— BEGIN GIVEN DATA —

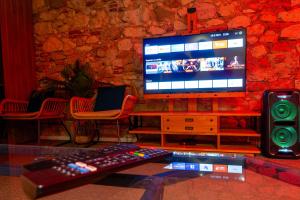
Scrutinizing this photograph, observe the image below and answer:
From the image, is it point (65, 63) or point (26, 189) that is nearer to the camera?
point (26, 189)

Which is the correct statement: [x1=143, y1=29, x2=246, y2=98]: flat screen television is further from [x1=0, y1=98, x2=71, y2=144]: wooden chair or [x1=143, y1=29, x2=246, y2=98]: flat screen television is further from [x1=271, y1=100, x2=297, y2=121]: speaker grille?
[x1=0, y1=98, x2=71, y2=144]: wooden chair

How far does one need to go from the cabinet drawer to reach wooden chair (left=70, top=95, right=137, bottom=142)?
43 centimetres

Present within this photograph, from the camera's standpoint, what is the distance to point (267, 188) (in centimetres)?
59

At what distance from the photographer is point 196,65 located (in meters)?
2.28

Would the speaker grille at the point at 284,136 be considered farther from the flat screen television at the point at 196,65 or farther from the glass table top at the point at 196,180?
the glass table top at the point at 196,180

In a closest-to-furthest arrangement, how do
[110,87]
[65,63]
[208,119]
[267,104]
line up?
1. [267,104]
2. [208,119]
3. [110,87]
4. [65,63]

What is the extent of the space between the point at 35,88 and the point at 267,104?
308 centimetres

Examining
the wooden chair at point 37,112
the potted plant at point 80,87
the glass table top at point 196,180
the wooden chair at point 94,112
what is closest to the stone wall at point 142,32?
the potted plant at point 80,87

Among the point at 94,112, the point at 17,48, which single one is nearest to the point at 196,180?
the point at 94,112

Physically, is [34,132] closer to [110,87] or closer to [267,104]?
[110,87]

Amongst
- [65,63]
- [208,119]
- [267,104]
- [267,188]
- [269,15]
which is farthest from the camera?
[65,63]

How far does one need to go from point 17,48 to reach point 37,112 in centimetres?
109

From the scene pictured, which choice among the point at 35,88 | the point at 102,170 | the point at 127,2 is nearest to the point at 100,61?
the point at 127,2

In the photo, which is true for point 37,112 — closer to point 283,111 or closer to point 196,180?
point 196,180
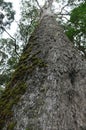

— END GIVEN DATA —

- WRITTEN TASK -
Turn the lines from the start of the records through the line holding "43 centimetres", inclusive, into a Markdown table with the columns Row and Line. Skip blank lines and leave the pictures out.

- WRITTEN REPLY -
| Row | Line |
|---|---|
| 1 | Scrutinizing this photograph, observe the image below and answer: |
| 2 | From the image, is it point (65, 63) or point (26, 189) that is nearer to the camera? |
| 3 | point (26, 189) |
| 4 | Which is the correct statement: [x1=143, y1=29, x2=246, y2=98]: flat screen television is further from [x1=0, y1=98, x2=71, y2=144]: wooden chair or [x1=143, y1=29, x2=246, y2=98]: flat screen television is further from [x1=271, y1=100, x2=297, y2=121]: speaker grille? |
| 5 | [x1=0, y1=98, x2=71, y2=144]: wooden chair |
| 6 | How far does one need to go from the cabinet drawer to reach wooden chair (left=70, top=95, right=137, bottom=142)? |
| 7 | 43 centimetres |